How to convert a matrix to a tidy table
Introduction
Converting matrices to tidy tables is essential for data analysis in R, as most tidyverse functions expect data in long format rather than wide matrix format. This transformation allows you to leverage powerful tools like ggplot2 and dplyr for visualization and manipulation.
Getting Started
library(tidyverse)
library(palmerpenguins)Example 1: Basic Usage
The Problem
You have a correlation matrix showing relationships between variables, but you need it in tidy format to create visualizations or perform further analysis. Matrix format stores data in a grid, but tidy format requires each observation as a row.
Step 1: Create a sample matrix
We’ll start with a simple correlation matrix from the penguins dataset.
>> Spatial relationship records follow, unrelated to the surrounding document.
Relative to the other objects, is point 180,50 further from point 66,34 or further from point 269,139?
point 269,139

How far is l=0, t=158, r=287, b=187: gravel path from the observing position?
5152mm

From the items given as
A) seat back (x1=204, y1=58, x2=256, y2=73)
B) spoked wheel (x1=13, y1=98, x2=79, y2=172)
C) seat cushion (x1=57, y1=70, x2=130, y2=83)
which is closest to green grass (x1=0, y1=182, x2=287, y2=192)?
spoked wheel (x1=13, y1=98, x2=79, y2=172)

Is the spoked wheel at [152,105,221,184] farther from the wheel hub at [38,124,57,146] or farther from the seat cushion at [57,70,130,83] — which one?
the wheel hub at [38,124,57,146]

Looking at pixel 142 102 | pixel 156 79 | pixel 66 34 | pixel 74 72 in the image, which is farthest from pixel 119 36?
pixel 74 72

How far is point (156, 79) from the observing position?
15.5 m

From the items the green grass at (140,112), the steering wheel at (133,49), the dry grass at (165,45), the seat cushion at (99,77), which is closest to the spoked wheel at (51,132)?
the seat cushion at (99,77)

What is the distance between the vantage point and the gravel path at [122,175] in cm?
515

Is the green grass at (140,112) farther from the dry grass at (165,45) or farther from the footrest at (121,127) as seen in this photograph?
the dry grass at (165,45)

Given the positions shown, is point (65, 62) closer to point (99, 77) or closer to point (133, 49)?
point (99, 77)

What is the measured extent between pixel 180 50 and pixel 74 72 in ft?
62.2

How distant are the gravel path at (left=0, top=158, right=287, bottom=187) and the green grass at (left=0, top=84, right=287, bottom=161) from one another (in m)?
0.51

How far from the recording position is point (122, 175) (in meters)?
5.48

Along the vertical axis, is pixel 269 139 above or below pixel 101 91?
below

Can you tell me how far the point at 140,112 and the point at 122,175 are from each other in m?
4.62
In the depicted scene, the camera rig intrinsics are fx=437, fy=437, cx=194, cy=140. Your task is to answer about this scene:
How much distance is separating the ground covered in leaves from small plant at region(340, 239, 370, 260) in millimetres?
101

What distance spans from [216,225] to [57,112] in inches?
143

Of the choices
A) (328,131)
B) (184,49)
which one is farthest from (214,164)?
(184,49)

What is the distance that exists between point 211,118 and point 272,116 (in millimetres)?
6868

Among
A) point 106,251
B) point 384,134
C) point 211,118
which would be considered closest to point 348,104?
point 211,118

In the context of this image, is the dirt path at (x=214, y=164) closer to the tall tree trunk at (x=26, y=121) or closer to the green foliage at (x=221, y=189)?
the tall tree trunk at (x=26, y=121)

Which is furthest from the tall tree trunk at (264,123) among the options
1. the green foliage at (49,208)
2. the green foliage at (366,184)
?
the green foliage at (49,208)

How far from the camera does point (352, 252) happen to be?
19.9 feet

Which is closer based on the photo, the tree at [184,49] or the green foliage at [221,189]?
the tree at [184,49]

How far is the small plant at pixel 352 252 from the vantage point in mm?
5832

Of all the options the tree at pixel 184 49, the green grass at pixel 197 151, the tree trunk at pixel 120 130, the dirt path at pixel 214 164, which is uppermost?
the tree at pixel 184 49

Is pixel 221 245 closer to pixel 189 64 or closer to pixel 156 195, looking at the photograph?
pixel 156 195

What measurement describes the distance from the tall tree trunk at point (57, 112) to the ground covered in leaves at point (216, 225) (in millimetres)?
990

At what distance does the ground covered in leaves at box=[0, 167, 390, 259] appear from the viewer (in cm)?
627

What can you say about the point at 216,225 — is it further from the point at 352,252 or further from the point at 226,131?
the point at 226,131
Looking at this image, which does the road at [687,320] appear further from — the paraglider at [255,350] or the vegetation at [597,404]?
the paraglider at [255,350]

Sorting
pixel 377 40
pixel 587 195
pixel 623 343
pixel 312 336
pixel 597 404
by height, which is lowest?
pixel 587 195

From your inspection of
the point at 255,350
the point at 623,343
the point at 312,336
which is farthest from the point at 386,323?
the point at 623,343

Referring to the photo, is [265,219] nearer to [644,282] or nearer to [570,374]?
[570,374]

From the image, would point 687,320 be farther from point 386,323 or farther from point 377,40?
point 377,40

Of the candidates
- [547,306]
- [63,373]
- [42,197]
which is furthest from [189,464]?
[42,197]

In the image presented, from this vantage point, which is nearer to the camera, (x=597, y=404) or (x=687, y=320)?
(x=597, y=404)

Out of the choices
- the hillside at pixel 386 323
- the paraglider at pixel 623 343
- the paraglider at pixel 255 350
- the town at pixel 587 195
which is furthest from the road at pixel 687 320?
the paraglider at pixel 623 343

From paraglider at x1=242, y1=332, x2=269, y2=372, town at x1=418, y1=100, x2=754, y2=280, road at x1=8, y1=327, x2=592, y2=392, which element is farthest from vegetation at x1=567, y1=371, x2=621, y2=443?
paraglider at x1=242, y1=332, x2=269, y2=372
# Create correlation matrix
penguin_numeric <- penguins |>
select(bill_length_mm, bill_depth_mm, flipper_length_mm, body_mass_g) |>
na.omit()
cor_matrix <- cor(penguin_numeric)
print(cor_matrix)This creates a 4x4 correlation matrix showing relationships between penguin physical measurements.
Step 2: Convert matrix to data frame
We need to preserve row names as a column before converting to tidy format.
# Convert to data frame with row names as column
cor_df <- cor_matrix |>
as.data.frame() |>
rownames_to_column(var = "variable1")
head(cor_df)Now we have a data frame where row names become the first column, making the data easier to manipulate.
Step 3: Transform to tidy format
The pivot_longer function converts wide format to long format, creating one row per correlation pair.
# Convert to tidy format
tidy_correlations <- cor_df |>
pivot_longer(cols = -variable1,
names_to = "variable2",
values_to = "correlation")
print(tidy_correlations)Each correlation coefficient now occupies its own row with clearly labeled variable pairs and correlation values.
Example 2: Practical Application
The Problem
You have a matrix of survey responses where rows represent respondents and columns represent questions, but you need to analyze response patterns across different demographics. The wide matrix format makes it difficult to group and summarize responses effectively.
Step 1: Create a realistic survey matrix
Let’s simulate survey data with respondents rating different aspects of penguin research.
# Create sample survey matrix
set.seed(123)
survey_matrix <- matrix(
sample(1:5, 40, replace = TRUE),
nrow = 8,
ncol = 5,
dimnames = list(paste0("Respondent_", 1:8),
c("Research_Quality", "Data_Collection", "Analysis", "Presentation", "Impact"))
)This creates a matrix with 8 respondents rating 5 research aspects on a 1-5 scale.
Step 2: Add respondent information
Before tidying, we’ll add demographic information to make the analysis more meaningful.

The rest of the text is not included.